Mais il faut ici prendre un autre point de vue. Lorsque Dieu donne un commandement pour des actes spirituels, il accorde le pouvoir de les accomplir. Il en fut ainsi lorsque Christ commanda à l'homme qui avait une main sèche de l'étendre; et à Lazare de sortir du tombeau. L'appel et le commandement de Dieu, sont les canaux de la force et de la capacité.
4e objection
Le décret de Dieu ne peut être absolu et infaillible, car il pourrait avoir été frustré par la possibilité qu'Adam persistât dans son innocence.
Réponse
La persistance d'Adam était possible quant à lui-même, mais non quant à Dieu. Dire qu'Adam pourrait ne pas avoir péché, est une proposition catégorique et simple, et serait bonne en tant qu'Adam serait considéré comme revêtu de la liberté de sa volonté: et de même aussi dire qu'il ne pouvait se faire autrement sinon qu'Adam tombât dans le péché, est également vrai si on considère Adam comme subordonné au décret de Dieu, déterminait ce que ferait Adam, abstraction faite de la liberté de sa volonté.
Quant à l'homme, Adam pourrait n'être pas ou être tombé: car Dieu ne donna pas à sa créature seulement une loi, mais il lui fournit aussi un pouvoir suffisant pour garder cette loi, s'il l'eût voulu; et si l'homme n'eût pas été une créature muable il aurait été Dieu et non homme. L'homme est muable; Dieu seul est immuable. C'est en ceci que le Créateur est distingué de tous les êtres créés. Ainsi, en tant que cela concerne Dieu, il n'était pas possible que l'homme restât innocent; car dans le décret de Dieu il était certain que l'homme étant laissé à la mutabilité de sa propre volonté (et Dieu permettant à Satan de le tenter) inclinerait volontairement au mal. Adam a donc péché librement eu égard à lui-même, mais nécessairement eu égard à Dieu.
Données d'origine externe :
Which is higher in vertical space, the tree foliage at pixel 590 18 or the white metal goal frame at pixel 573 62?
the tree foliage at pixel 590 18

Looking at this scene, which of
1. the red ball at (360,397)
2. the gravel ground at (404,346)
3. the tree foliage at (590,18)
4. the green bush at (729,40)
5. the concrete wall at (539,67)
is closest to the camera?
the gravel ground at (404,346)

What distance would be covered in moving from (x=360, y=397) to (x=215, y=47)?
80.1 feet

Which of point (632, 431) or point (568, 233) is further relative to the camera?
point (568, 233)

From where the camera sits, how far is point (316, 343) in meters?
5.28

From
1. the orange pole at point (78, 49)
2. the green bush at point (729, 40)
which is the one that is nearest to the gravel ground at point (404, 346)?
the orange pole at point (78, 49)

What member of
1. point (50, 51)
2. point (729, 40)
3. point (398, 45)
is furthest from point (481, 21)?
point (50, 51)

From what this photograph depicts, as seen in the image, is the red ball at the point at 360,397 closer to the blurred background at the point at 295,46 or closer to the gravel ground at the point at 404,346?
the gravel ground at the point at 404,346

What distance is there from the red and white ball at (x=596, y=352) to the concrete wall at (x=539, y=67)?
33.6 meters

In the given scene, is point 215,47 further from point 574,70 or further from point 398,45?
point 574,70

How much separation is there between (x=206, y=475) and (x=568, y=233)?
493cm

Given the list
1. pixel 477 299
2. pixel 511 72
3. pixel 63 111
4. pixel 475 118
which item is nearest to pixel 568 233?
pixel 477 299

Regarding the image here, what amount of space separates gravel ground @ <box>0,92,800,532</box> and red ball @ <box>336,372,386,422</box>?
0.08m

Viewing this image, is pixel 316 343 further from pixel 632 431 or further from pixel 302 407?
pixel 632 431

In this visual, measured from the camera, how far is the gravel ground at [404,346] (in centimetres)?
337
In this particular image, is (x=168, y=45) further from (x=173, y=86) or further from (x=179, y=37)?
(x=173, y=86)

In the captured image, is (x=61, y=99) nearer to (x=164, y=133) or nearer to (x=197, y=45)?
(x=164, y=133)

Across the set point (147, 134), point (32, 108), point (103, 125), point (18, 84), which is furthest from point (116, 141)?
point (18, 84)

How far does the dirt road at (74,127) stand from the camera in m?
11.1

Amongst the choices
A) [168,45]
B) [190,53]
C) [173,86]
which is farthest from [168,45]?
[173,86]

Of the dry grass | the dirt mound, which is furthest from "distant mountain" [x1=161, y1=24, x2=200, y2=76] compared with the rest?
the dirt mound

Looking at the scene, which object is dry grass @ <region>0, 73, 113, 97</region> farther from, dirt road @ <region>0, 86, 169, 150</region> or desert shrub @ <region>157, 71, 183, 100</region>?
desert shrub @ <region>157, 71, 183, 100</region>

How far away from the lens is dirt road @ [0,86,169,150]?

Il a agi aussi librement dans cet acte, que s'il n'y avait pas eu de décret, et cependant aussi infailliblement que s'il n'y avait pas eu de liberté. Le décret de Dieu n'ôta pas la liberté de l'homme; l'homme dans la chute, tandis qu'il accomplissait le décret de Dieu, exerça néanmoins librement les propres mouvements de sa propre volonté.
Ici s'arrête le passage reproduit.